Todo indica que el PRI —es decir, Peña Niego— deberá destapar a su candidato presidencial en los próximos días. Y eso no tanto porque ésa sea su conveniencia, sino porque se atraviesa el nombramiento para dirigir el Banco de México. Evidentemente, si José Antonio Meade no fuera a ser el candidato priísta, de manera natural sería nombrado para el Banco de México. Pero, de ser designado otro funcionario para ese cargo, quedará claro que Meade será el abanderado del PRI. No tendría sentido dejarlo sin una cosa ni la otra, dados sus activos actuales. Hay, sin embargo, otra incógnita a despejar; ¿nombrará en los próximos días el PRI a su candidato presidencial, o bien dará lugar a una contienda interna entre varios precandidatos, y esperar hasta febrero para nombrar al bueno?

Esta última opción tiene ventajas y desventajas. Se especula que, de designarse a Meade de una buena vez (sin simulacro de contienda interna), Aurelio Nuño se ocuparía de coordinar la campaña y Miguel Ángel Osorio Chong podría ocupar la presidencia del partido (en tanto que Enrique Ochoa podría ir a Pemex, pues José Antonio González Anaya iría a Hacienda).
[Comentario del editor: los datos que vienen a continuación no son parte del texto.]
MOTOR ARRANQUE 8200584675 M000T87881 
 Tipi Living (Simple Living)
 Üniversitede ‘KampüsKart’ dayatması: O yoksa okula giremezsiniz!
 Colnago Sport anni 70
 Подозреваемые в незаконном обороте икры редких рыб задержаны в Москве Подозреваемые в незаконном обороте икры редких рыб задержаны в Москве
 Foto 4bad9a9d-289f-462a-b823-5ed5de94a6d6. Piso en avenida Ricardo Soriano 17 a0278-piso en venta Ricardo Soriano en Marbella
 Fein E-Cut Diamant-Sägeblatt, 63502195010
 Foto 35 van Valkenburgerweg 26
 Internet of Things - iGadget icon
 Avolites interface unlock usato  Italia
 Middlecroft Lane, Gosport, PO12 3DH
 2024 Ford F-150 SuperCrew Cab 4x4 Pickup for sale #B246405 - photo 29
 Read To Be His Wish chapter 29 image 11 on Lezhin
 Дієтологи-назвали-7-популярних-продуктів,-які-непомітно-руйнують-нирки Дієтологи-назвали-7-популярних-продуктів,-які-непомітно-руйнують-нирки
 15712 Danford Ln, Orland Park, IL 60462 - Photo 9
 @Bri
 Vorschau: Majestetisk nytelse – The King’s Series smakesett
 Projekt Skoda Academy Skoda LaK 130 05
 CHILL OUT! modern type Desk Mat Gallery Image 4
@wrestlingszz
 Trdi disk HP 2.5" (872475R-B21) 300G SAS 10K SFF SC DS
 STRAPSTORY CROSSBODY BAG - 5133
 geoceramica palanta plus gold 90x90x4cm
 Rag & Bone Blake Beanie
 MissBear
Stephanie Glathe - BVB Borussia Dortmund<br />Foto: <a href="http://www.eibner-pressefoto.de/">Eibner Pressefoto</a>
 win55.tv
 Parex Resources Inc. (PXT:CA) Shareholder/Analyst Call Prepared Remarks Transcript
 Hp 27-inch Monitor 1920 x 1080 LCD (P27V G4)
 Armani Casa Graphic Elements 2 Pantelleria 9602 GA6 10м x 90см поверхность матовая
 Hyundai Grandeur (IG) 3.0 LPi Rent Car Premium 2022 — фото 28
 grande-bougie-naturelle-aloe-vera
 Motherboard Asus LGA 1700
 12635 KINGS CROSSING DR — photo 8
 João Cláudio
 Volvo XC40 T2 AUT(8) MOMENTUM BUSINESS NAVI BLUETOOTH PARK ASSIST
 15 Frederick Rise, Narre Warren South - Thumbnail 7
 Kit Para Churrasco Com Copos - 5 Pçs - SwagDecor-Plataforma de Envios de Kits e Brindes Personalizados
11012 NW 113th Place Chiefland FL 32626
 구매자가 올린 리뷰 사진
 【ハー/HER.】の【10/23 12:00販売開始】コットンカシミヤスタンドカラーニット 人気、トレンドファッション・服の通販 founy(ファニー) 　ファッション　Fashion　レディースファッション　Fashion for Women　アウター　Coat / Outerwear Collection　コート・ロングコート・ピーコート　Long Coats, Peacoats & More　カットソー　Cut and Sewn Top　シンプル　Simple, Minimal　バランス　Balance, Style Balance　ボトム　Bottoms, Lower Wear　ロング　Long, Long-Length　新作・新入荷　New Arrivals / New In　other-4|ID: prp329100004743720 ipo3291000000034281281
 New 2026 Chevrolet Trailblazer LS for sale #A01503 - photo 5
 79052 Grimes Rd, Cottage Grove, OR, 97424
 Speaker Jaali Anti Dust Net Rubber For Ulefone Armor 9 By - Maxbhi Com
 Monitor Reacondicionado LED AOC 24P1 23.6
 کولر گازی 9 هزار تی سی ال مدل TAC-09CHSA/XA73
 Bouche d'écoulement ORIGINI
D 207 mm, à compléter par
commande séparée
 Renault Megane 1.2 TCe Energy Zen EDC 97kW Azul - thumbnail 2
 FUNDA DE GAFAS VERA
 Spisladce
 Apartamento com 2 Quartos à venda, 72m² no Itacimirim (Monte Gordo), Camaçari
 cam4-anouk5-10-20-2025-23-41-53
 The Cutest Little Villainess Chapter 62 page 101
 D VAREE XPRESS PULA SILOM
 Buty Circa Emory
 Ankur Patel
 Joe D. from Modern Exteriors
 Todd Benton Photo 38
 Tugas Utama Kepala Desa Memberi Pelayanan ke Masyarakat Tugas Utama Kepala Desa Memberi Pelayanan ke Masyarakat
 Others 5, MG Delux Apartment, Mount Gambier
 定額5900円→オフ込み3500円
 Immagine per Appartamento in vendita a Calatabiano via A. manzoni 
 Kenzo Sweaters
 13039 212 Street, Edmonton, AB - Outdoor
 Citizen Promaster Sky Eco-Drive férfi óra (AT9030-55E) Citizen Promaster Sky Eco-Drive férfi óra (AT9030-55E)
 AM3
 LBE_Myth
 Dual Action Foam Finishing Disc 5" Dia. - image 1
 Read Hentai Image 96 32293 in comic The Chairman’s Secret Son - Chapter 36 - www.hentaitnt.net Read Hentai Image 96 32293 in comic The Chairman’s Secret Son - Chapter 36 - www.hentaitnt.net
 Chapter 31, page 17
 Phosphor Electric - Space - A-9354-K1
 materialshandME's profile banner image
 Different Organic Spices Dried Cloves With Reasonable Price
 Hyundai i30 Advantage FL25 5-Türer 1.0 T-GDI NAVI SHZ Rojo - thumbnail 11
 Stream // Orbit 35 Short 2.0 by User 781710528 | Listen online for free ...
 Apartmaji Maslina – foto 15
Pero, de ir a una contienda interna con formalidad democrática (sólo la formalidad), una eventual desventaja de ello es que los precandidatos podrían confrontarse entre sí, lanzarse fuertes invectivas durante la precampaña (de dos meses). Eso, además de dejar al PRI más dividido, daría municiones verbales y mediáticas a los candidatos de otros partidos (como le ocurrió al PAN tras su contienda interna en 2012). Para evitar eso, tendría que haber un pacto entre los contendientes para concentrarse más en desplegar sus propuestas y no en atacarse mutuamente, haciéndoles saber que esto último redundaría en su contra. De ser así, el riesgo de divisionismo podría conjurarse.

Las ventajas de este simulacro, en cambio, podrían ser benéficas para ese partido. Además de poder utilizar los promocionales —que de otra forma tendrían que ser sólo institucionales—, una contienda interna atraería la atención ciudadana y los reflectores mediáticos, dando realce al partido como tal y logrando un despliegue gratuito del proceso y sus participantes, múltiples entrevistas y debates internos. Algunos analistas sostienen que, cuando el PRI siguió este esquema en 1999, perdió la Presidencia. En realidad, la Presidencia se perdió por muchas otras razones, no por ésta en concreto. La crisis económica de 1995 y el hartazgo con el régimen político pesaban más, y con la reforma electoral de 1996 (que implicó la autonomía del IFE respecto del gobierno), se perdía la garantía de triunfo propia de la histórica hegemonía. Añádase a eso la tendencia electoral del PRI a la baja, que apuntaba que obtendría menos del 39 % que consiguió en las intermedias de 1997 (como lo marcaba un principio general desde siempre). En efecto, obtuvo un escaso 36%, lo que no bastó para ganar en esta ocasión. Derrota a la que ayudó un candidato más bien débil y no muy bueno (lo que según muchos fue una decisión deliberada de Ernesto Zedillo para facilitar una alternancia, que a él le ayudaba aunque no a su partido). La contienda interna del PRI generó la atención y el interés público, al grado en que las intenciones de voto del PRI crecieron en esas semanas, dejándolo en buena posición al concluir el ejercicio. Ya después durante la campaña misma, Labastida se encargó de perder esa ventaja. Una contienda interna ahora podría también reposicionar al PRI en cierta medida, en tanto el Frente sigue tropezándose. Y a diferencia de 2000, cuando Zedillo estuvo dispuesto a la alternancia, Peña Nieto muestra la pretensión de ganar como sea. Lo cual podría ocurrir si además el candidato del tricolor es competitivo (no como en el caso de Labastida), como para captar buena parte del voto útil, externo al PRI.